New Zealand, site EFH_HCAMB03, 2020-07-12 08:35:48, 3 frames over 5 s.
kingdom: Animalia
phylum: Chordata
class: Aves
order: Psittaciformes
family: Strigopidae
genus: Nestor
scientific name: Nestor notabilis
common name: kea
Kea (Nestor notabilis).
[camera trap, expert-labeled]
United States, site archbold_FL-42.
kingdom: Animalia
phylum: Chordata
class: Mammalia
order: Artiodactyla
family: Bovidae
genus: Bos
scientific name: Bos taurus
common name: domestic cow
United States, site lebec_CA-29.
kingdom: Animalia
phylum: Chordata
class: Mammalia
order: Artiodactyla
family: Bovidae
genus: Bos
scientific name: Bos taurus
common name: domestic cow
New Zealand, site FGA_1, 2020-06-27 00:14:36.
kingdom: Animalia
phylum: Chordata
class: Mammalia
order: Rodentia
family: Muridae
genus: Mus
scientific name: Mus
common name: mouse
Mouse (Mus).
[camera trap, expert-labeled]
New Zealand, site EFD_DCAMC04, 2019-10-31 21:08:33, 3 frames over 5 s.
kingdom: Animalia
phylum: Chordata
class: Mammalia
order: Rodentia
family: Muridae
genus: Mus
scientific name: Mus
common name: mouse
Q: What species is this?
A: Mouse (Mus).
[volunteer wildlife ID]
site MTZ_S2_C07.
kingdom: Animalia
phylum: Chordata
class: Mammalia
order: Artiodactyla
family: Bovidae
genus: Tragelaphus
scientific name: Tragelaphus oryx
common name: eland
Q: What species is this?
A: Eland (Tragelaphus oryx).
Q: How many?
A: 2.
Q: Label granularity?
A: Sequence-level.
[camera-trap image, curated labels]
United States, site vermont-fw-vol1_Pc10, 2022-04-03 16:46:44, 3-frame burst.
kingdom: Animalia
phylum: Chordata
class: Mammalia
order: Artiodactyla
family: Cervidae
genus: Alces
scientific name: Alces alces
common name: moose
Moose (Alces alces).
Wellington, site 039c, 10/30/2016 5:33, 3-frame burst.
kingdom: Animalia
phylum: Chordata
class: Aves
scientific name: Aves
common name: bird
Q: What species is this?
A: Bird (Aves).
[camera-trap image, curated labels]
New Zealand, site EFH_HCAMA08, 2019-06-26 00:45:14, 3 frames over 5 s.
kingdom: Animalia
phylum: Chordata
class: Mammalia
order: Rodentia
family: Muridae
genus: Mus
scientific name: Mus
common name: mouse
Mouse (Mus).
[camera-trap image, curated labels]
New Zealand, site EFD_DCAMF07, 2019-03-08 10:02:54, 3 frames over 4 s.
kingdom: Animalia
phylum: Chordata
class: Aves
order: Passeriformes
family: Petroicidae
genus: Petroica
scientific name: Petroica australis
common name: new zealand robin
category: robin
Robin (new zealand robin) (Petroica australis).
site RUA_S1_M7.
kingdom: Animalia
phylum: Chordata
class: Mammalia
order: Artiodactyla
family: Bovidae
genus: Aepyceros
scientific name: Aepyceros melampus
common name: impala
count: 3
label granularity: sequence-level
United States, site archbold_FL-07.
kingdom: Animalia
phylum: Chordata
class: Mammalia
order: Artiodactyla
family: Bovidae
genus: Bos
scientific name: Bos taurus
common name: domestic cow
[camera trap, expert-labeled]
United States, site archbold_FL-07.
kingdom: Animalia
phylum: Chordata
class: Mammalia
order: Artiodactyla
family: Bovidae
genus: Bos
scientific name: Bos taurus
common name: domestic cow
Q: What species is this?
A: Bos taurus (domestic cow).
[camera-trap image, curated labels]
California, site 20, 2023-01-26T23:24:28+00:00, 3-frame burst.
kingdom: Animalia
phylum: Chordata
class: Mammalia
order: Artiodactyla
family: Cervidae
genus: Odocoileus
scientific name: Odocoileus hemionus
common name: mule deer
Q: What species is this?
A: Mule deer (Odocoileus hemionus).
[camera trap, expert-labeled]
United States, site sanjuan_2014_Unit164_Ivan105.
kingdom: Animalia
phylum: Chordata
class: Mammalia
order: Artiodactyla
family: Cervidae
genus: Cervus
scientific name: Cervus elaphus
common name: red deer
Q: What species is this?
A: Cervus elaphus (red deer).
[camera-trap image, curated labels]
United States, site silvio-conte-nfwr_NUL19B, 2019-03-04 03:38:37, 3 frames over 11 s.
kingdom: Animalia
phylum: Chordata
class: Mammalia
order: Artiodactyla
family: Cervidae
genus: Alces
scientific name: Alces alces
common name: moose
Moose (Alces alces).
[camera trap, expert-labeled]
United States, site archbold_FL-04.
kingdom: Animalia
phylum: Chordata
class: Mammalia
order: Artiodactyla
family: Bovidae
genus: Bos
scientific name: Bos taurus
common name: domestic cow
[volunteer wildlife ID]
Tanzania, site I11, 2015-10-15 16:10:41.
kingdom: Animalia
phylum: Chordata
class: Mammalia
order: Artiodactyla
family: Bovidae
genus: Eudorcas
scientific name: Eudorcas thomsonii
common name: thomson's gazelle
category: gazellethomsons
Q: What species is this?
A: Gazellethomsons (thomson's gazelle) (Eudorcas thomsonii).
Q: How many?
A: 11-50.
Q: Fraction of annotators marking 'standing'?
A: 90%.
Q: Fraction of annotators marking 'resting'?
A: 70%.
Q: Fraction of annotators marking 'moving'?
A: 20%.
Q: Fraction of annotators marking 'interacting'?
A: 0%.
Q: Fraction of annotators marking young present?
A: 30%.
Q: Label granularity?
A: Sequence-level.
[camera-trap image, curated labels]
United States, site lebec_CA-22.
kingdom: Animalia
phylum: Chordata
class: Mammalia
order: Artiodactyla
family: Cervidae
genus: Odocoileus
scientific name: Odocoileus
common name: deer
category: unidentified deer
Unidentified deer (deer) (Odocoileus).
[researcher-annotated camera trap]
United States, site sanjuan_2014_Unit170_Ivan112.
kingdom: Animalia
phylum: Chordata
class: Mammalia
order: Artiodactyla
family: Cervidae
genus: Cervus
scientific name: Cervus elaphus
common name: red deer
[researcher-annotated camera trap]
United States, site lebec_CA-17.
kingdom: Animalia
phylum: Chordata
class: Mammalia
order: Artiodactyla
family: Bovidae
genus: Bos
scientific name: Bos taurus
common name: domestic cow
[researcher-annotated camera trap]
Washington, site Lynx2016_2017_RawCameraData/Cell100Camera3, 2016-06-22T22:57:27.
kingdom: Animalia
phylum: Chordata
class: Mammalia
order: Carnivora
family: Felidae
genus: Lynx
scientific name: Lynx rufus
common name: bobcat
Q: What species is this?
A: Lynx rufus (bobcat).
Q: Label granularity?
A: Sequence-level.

——

> _Required action_: Wherever the string "annotators" appears in a line above, copy that line.

> _Answer for the task_:
Q: Fraction of annotators marking 'standing'?
Q: Fraction of annotators marking 'resting'?
Q: Fraction of annotators marking 'moving'?
Q: Fraction of annotators marking 'interacting'?
Q: Fraction of annotators marking young present?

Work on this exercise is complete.